• _Goal of the exercise_
Please copy the lines that run from the one containing "AD虚拟币：探索加密货币世界的无限可能" through the one containing "ëGhost Win8.1 X64 شv201704(Լ)", including both. Leave the pictures out of your answer.

• _Dataset records_
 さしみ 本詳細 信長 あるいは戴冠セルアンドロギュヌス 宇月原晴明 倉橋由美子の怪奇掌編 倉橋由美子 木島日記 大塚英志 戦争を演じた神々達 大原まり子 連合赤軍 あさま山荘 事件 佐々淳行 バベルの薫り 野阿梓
---
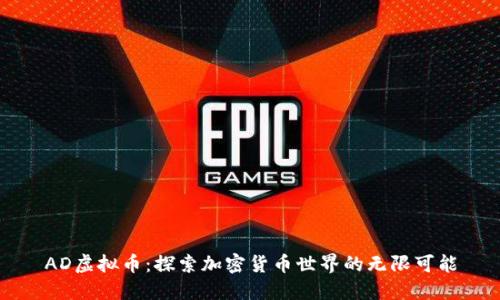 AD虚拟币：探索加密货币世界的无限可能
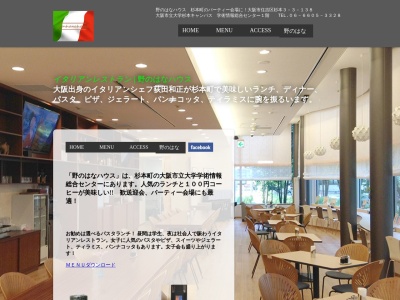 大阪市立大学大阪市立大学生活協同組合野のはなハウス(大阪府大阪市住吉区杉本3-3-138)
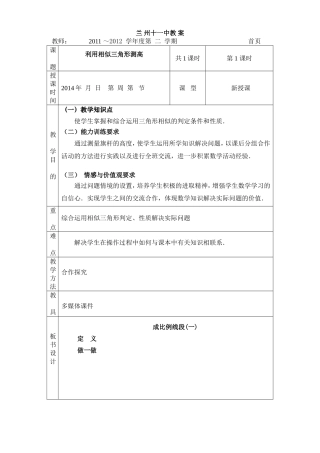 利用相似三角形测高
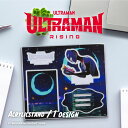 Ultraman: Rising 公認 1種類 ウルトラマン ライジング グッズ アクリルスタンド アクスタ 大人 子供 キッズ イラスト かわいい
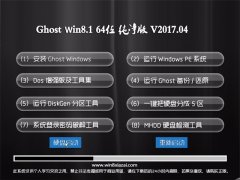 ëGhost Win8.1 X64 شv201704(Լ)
...
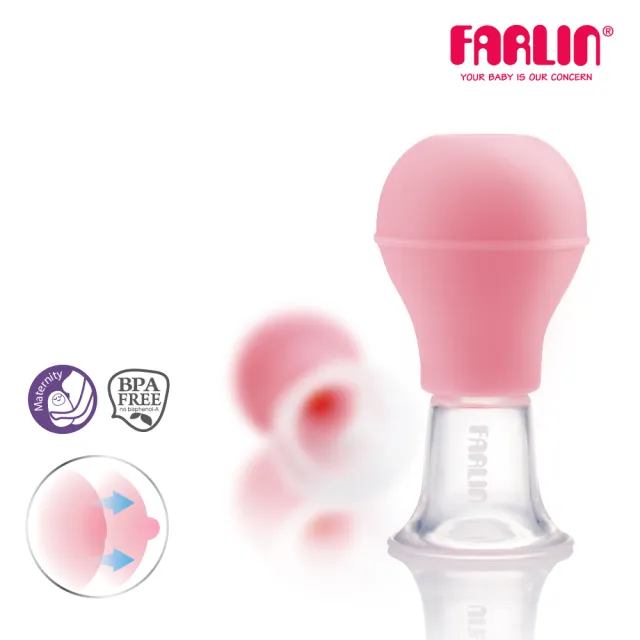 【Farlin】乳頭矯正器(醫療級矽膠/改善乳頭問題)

• _Task output_
 AD虚拟币：探索加密货币世界的无限可能
 大阪市立大学大阪市立大学生活協同組合野のはなハウス(大阪府大阪市住吉区杉本3-3-138)
 利用相似三角形测高
 Ultraman: Rising 公認 1種類 ウルトラマン ライジング グッズ アクリルスタンド アクスタ 大人 子供 キッズ イラスト かわいい
 ëGhost Win8.1 X64 شv201704(Լ)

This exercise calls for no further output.